*Provided information:*
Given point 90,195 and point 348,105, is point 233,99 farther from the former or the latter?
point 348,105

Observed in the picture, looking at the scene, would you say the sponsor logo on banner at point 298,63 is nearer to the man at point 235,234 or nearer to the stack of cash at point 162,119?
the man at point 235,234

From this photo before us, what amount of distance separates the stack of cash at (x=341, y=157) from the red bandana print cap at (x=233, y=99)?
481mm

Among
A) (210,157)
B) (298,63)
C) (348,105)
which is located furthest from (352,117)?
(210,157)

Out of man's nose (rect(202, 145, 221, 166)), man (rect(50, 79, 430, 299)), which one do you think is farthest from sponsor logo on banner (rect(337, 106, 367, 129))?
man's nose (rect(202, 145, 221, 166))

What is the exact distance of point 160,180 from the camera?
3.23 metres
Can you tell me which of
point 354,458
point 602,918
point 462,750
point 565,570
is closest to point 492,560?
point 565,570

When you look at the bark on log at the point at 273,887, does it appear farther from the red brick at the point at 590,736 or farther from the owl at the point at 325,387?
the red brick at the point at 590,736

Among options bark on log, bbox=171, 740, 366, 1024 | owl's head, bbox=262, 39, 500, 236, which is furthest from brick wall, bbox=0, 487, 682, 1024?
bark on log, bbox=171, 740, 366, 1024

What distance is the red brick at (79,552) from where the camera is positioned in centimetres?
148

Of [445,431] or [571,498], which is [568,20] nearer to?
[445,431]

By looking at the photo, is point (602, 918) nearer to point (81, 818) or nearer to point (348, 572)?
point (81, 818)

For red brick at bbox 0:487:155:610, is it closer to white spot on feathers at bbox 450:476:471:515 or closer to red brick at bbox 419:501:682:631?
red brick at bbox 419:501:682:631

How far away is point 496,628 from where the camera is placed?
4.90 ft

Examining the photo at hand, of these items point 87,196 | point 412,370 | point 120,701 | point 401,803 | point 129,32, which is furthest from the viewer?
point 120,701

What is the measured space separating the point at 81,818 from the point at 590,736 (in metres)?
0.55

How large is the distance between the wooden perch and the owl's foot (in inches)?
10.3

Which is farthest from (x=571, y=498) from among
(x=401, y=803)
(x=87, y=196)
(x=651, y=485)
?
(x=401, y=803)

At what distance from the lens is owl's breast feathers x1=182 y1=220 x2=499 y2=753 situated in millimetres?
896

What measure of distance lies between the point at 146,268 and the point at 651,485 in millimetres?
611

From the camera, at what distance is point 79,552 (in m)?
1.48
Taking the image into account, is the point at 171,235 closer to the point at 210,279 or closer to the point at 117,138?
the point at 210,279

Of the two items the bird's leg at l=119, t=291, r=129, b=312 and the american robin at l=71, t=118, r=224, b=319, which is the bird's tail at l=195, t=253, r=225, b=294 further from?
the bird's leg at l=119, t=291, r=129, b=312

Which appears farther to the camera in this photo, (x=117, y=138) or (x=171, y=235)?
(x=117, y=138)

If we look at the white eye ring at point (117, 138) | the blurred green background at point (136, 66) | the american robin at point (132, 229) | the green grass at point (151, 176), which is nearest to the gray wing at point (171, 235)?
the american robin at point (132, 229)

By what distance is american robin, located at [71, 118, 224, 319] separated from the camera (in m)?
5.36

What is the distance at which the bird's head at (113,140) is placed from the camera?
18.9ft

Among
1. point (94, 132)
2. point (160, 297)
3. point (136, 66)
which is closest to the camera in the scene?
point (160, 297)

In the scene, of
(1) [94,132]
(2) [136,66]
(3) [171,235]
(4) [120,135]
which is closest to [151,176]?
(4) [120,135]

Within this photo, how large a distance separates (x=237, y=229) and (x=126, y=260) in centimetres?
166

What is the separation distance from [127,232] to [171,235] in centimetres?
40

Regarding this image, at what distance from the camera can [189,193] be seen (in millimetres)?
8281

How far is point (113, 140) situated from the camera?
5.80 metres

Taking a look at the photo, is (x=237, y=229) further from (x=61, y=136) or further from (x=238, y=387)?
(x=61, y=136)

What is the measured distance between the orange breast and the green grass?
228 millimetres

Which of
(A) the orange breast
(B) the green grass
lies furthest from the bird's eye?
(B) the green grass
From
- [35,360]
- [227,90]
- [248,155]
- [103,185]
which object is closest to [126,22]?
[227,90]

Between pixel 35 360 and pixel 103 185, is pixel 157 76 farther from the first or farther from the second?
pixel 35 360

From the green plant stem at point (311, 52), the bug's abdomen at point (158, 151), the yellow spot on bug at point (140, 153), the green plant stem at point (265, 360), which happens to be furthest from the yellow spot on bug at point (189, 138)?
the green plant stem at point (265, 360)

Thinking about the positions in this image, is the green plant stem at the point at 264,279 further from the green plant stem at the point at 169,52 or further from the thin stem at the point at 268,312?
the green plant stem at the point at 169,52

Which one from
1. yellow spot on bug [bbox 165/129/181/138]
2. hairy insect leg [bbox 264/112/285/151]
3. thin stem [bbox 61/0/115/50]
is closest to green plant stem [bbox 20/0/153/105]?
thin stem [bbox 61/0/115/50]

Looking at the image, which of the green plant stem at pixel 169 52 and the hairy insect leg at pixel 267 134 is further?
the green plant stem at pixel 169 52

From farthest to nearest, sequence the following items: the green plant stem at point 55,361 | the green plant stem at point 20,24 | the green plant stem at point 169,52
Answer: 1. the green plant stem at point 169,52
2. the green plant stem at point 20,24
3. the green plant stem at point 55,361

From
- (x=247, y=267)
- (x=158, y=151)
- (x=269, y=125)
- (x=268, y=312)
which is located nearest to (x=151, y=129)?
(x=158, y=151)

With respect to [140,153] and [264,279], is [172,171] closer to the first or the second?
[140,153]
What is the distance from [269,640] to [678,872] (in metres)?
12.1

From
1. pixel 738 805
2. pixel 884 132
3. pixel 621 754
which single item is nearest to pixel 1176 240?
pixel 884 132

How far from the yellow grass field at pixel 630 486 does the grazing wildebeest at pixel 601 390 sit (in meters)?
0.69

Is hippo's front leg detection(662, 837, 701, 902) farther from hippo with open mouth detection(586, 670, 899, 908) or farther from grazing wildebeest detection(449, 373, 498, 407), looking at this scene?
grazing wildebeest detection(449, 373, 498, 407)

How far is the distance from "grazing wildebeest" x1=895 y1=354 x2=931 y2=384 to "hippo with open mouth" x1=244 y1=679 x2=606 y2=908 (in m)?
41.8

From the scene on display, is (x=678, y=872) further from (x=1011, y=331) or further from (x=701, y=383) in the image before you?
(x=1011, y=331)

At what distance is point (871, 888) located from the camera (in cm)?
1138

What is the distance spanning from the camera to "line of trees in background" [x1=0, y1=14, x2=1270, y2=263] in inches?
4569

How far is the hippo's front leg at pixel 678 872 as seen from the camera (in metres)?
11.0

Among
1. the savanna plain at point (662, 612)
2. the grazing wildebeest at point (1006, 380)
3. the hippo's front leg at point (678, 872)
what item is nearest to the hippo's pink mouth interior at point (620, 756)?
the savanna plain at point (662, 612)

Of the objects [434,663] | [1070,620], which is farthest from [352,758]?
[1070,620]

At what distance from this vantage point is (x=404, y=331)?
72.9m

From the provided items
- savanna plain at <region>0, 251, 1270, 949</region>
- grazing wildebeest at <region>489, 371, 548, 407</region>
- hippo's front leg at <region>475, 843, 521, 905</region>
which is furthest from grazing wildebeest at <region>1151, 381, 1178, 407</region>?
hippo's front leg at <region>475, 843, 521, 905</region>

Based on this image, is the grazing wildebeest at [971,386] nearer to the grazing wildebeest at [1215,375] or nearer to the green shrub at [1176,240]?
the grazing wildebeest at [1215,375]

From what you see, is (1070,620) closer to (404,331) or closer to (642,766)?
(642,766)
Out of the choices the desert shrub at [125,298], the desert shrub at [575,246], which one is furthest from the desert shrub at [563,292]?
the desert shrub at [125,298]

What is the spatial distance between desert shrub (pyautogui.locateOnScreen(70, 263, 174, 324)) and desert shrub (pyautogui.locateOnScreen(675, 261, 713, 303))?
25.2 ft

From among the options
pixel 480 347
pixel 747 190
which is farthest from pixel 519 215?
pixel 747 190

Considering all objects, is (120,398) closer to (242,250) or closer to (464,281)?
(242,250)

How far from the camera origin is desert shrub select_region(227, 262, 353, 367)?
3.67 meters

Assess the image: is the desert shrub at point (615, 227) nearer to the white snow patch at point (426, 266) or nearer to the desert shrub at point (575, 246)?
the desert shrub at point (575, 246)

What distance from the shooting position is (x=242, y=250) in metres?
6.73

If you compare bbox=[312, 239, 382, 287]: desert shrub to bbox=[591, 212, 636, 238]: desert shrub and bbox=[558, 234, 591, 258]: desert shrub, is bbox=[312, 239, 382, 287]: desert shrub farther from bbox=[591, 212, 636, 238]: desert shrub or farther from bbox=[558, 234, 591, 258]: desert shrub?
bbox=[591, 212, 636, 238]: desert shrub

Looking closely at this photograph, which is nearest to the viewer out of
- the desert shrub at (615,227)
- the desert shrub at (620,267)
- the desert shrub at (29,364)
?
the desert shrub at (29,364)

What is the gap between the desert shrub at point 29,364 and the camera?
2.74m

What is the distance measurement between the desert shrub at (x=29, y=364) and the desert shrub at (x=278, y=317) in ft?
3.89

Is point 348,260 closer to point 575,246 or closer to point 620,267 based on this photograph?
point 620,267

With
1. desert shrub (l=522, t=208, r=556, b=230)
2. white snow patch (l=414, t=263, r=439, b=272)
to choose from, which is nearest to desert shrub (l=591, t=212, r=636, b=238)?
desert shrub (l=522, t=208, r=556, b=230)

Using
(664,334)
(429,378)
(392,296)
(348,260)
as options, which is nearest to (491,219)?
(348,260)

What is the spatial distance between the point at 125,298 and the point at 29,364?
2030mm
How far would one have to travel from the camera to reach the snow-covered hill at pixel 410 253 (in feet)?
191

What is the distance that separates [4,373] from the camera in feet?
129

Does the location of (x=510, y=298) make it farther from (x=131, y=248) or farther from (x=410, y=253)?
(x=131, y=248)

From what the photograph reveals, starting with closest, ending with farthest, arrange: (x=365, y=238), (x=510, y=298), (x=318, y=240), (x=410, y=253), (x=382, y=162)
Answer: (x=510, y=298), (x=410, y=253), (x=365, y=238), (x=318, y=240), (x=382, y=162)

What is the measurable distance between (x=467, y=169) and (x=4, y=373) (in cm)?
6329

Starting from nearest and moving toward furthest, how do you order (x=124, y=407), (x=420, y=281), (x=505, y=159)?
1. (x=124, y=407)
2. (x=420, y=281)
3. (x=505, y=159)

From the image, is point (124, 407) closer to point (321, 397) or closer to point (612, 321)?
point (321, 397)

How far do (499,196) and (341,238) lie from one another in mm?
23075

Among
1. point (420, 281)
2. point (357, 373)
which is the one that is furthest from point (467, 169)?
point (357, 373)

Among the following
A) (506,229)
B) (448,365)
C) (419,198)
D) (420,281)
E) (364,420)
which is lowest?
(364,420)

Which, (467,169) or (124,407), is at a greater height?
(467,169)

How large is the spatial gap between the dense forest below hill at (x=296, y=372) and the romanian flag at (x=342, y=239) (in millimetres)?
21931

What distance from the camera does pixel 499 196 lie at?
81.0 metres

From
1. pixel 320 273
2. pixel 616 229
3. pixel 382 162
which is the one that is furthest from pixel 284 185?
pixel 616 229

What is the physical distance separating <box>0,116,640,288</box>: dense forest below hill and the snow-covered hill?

*Task objective:*
Reproduce the rows starting at the line that contains "From the provided items" and ending at the line that contains "3.67 meters", changing every "closer" to "nearer" and leaving everything else as it stands.

*Solution to this exercise:*
From the provided items
- savanna plain at <region>0, 251, 1270, 949</region>
- grazing wildebeest at <region>489, 371, 548, 407</region>
- hippo's front leg at <region>475, 843, 521, 905</region>
which is furthest from grazing wildebeest at <region>1151, 381, 1178, 407</region>?
hippo's front leg at <region>475, 843, 521, 905</region>

Based on this image, is the grazing wildebeest at [971,386] nearer to the grazing wildebeest at [1215,375] or nearer to the green shrub at [1176,240]?
the grazing wildebeest at [1215,375]

From what you see, is (1070,620) nearer to (404,331) or nearer to (642,766)?
(642,766)
Out of the choices the desert shrub at [125,298], the desert shrub at [575,246], which one is furthest from the desert shrub at [563,292]?
the desert shrub at [125,298]

What is the spatial distance between desert shrub (pyautogui.locateOnScreen(70, 263, 174, 324)) and desert shrub (pyautogui.locateOnScreen(675, 261, 713, 303))?
25.2 ft

From among the options
pixel 480 347
pixel 747 190
which is farthest from pixel 519 215?
pixel 747 190

Considering all objects, is (120,398) nearer to (242,250) or nearer to (464,281)?
(242,250)

How far from the camera origin is desert shrub select_region(227, 262, 353, 367)?
3.67 meters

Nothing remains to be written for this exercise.